Jeho Park (Instructor) – Director of the Quantitative and Computing Lab at Claremont McKenna College: Jeho Park is the founding Director of the Quantitative and Computing Lab at Claremont McKenna College. He leads the center to assist students and faculty with quantitative, statistical, and computational skills through tutoring, workshops, and consultations. He also teaches high performance computing and data science courses. He received a Ph.D. in Engineering and Applied Mathematics/Computer Science from Claremont Graduate University. Dr. Park’s primary research and professional interests include Data Science, Data Analytics and Quantitative Methods, AI/Machine Learning, and High-Performance Computing.


Albert Lee (Instructor) – Bioinformatics Scientist at Myriad Women’s Health: Albert Lee is a Bioinformatics Scientist at Myriad Women’s Health, a genetic screening company that provides actionable information that guides critical health decisions for women and their families. He specializes in developing robust, scalable bioinformatics pipeline and analyzing large scale genetic data using novel statistical methods and the state-of-the-art scientific computing. Albert received his Ph.D. in Biomedical Informatics at Columbia University.

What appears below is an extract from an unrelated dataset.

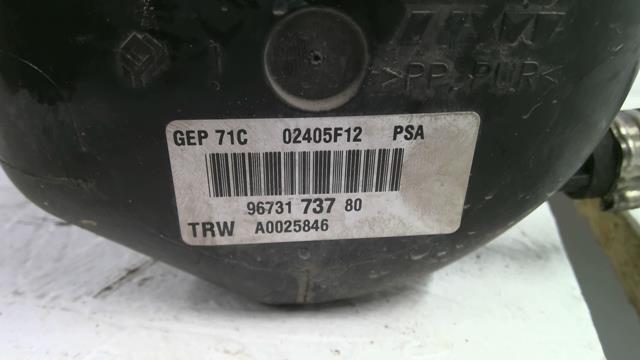 Pompe de direction CITROEN C5 2 BREAK Diesel - 1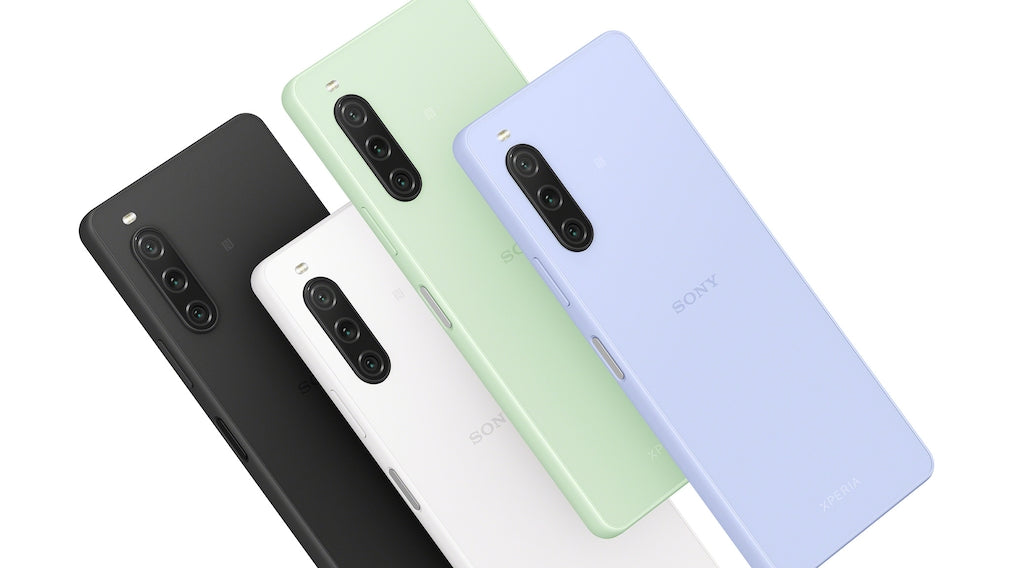 Sony Xperia 10V 128GB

Karl Kwon (Instructor) – Cloud Data Engineer at Blackboard Insurance: Karl Kwon is a cloud data engineer specializing in data visualization at Blackboard Insurance in New York City area. He loves data and the insights that can be found inside. He develops compelling, intuitive, and functional data visualization tools through statistical optimization and ML models. He holds a Ph.D. in Computer Science from the University of Houston where he developed a powerful data visualization tool of scientific and academic careers called ScholarPlot. Also, he earned his M.S. in Computer Science and a B.S. in Software Engineering, respectively.

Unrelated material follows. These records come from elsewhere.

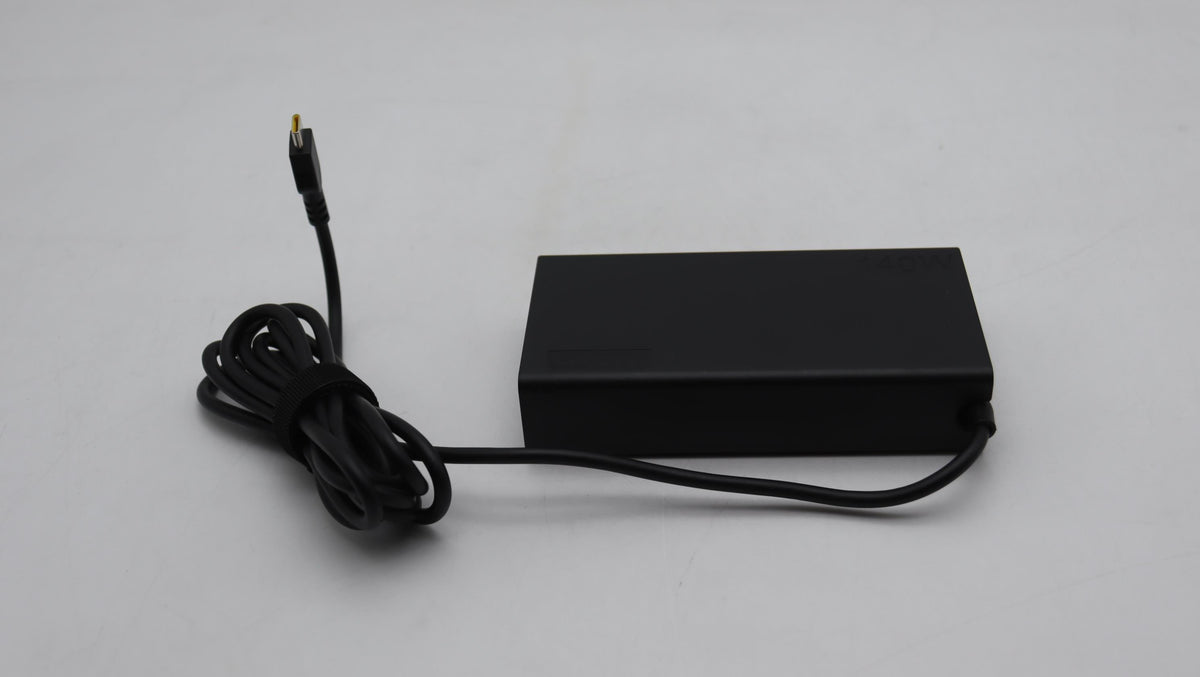 Lenovo AC_ADAPTER PD,140W,20/15/9/5V,3P,WW,CHY 140W USB-C 5V 3 Pin AC Charger Adapter 5A11K06362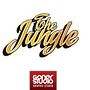 The Jungle Sessions. Graphic Design project by Goner STUDIO - 07.11.2014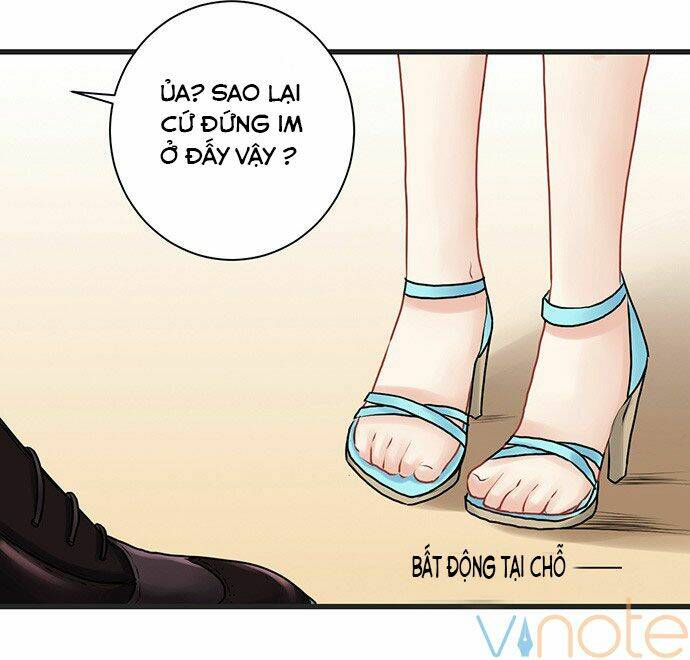 Trọng Sinh Để Ngủ Với Ảnh Đế: Chapter 8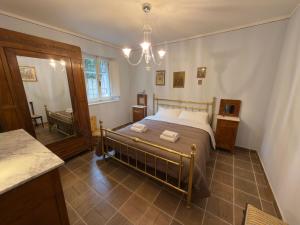 Villa Montepulciano 300sq - Vineyard View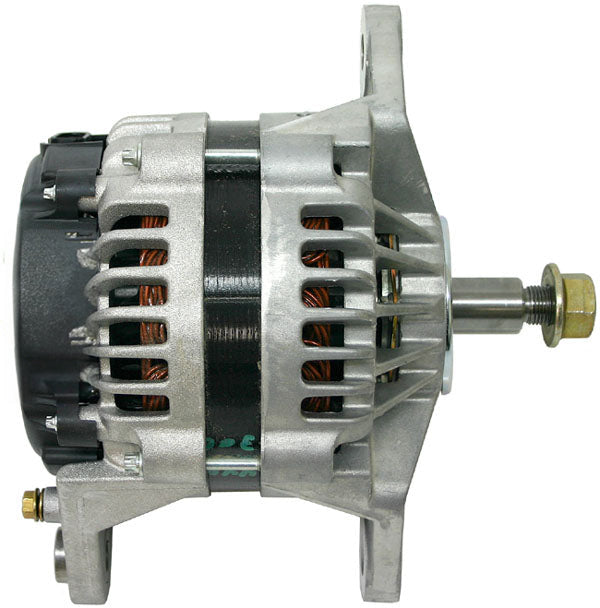 A5600308G Genuine Delco Remy 24SI Caterpillar Cummins Hino Hitachi Hyundai JCB New Holland Volvo Alternator
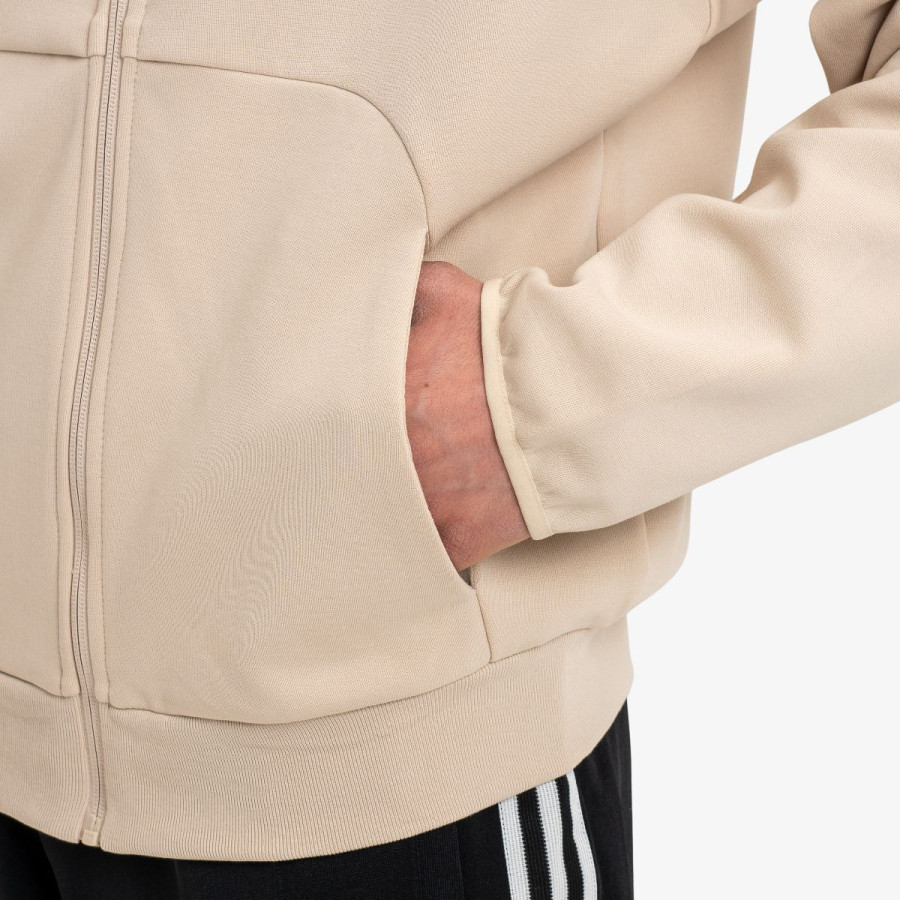 adidas KAPUCAR M FI SL FZ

Benjamin Lee (Organizer, Instructor) – Senior Research Associate at Weill Cornell Medicine: Benjamin Lee is a Sr. Research Associate at Weill Cornell Medicine.  Ben is a researcher developing machine learning algorithms for cardiac medical imaging focusing on convolutional neural networks for 3D SPECT/PET/CT images for disease detection. Ben received his Ph.D. at the University of Michigan in Electrical Engineering specializing in image processing and image reconstruction and his B.S. from Cornell University.


Stella Chun (Organizer) – Biosciences Account Manager at Thermo Fisher Scientific.  Stella Chun is a bioscience account manager in Life Sciences Solution at Thermo Fisher Scientific.  Stella has led several KSEA career development workshops and events.